There's more evidence as Hines takes us to the last, and most spectacular, area in the demo - the National Mall in Washington, D.C. It's here, among the crumbling remains of America's most famous buildings and museums, that we get a glimpse of the sheer scale of the project. Hines starts near the Lincoln Memorial, pointing out the battered Washington Monument on the side and the Capitol building in the distance. Covering the ground in between are trenches that snake between buildings, infested with two factions of enemies that are fighting each other. Many of the bigger buildings will be explorable, adding to the already impressive size of the game world.
Hines explains that while judged by a simple overhead map the world may look smaller than that of Oblivion, the reality is much different. For one, because there are no vehicles or horses, every area has to be explored on foot.
"You emerge from the vault and you don't know shit," he says with a smile. "We compress the scale size-wise, so it's not quite as big a landmass, but it feels just as big because you're not getting anywhere in a hurry. You can jump back and forth once you discover places, but getting out to where you don't know definitely takes you a while."

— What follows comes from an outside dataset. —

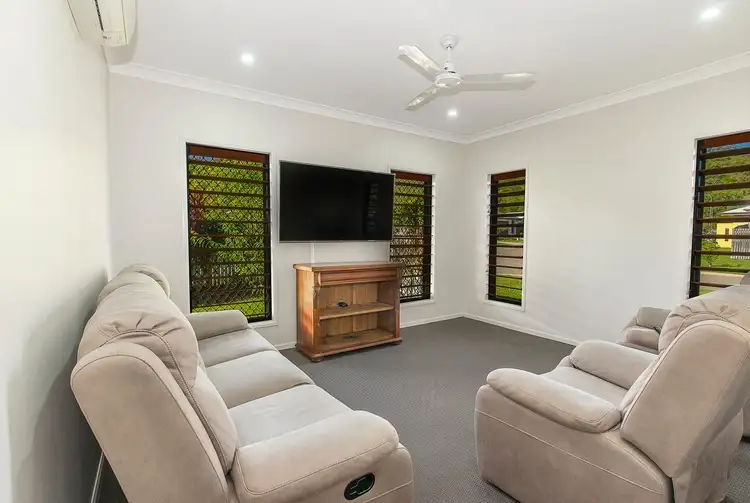 Third view of Homely house listing, 73 Franklin Drive, Mount Louisa QLD 4814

This scene demonstrates two other features of Fallout 3. First, is the enemy AI, which allows enemies to respond intelligently to changes in their immediate vicinity. Kill an enemy who was carrying a powerful weapon and another will run in, throw his down and pick up the überweapon. Enemies in rival factions will also carry on fighting each other if you sneak around them. And you can play them against each other. If there's, say, an object that the factions are fighting over and you destroy the object, they'll respond differently than if you played favourites and handed it over to one of the bands.
That's because, and this is a point that Hines comes back to again and again, Fallout 3 is about choice. It's about creating a real world for RPG and shooter fans alike to have fun in. Sure, it doesn't look anything like the world outside, but it's been designed to react realistically to your presence in it - no matter what you're doing.

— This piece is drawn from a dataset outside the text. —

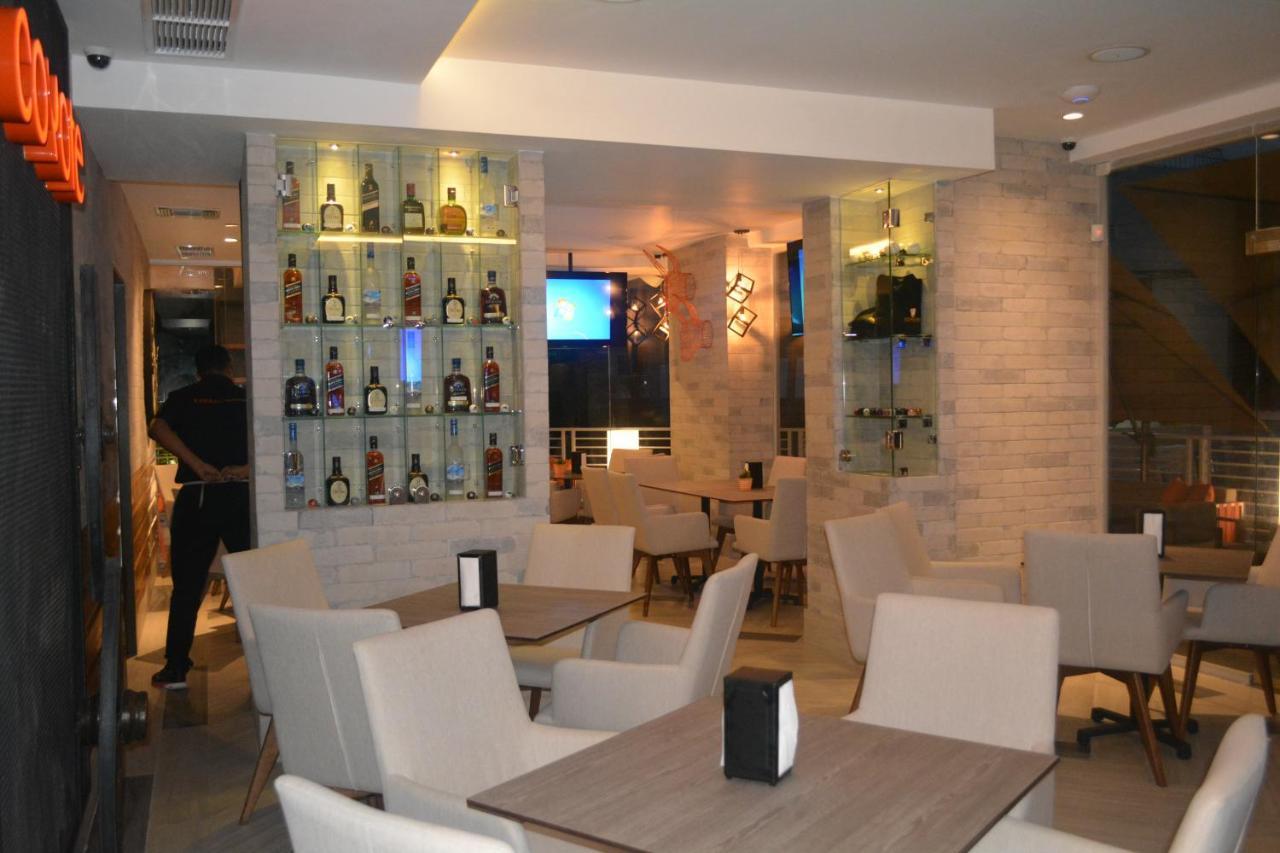 Aventura Village Los Corales Beach And Spa Punta Cana Extérieur photo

"The idea is that we create a big sandbox game where you can create whatever kind of character you want and spend all your time doing whatever it is you want to do," he says. "We're not going to tell you what you have to do. We don't put time limits on it. We don't say you have to do this quest next. Just go have fun doing whatever it is you want to do."
"It's not like we're asking to see your RPG genre card at the door or you can't buy a copy. We're making the best game that we can, that we think is a lot of fun, that is true to what we think a Fallout game should be and should include and is true to the type of games we make."
Fallout 3 is on track for release on PC and Xbox 360 this autumn.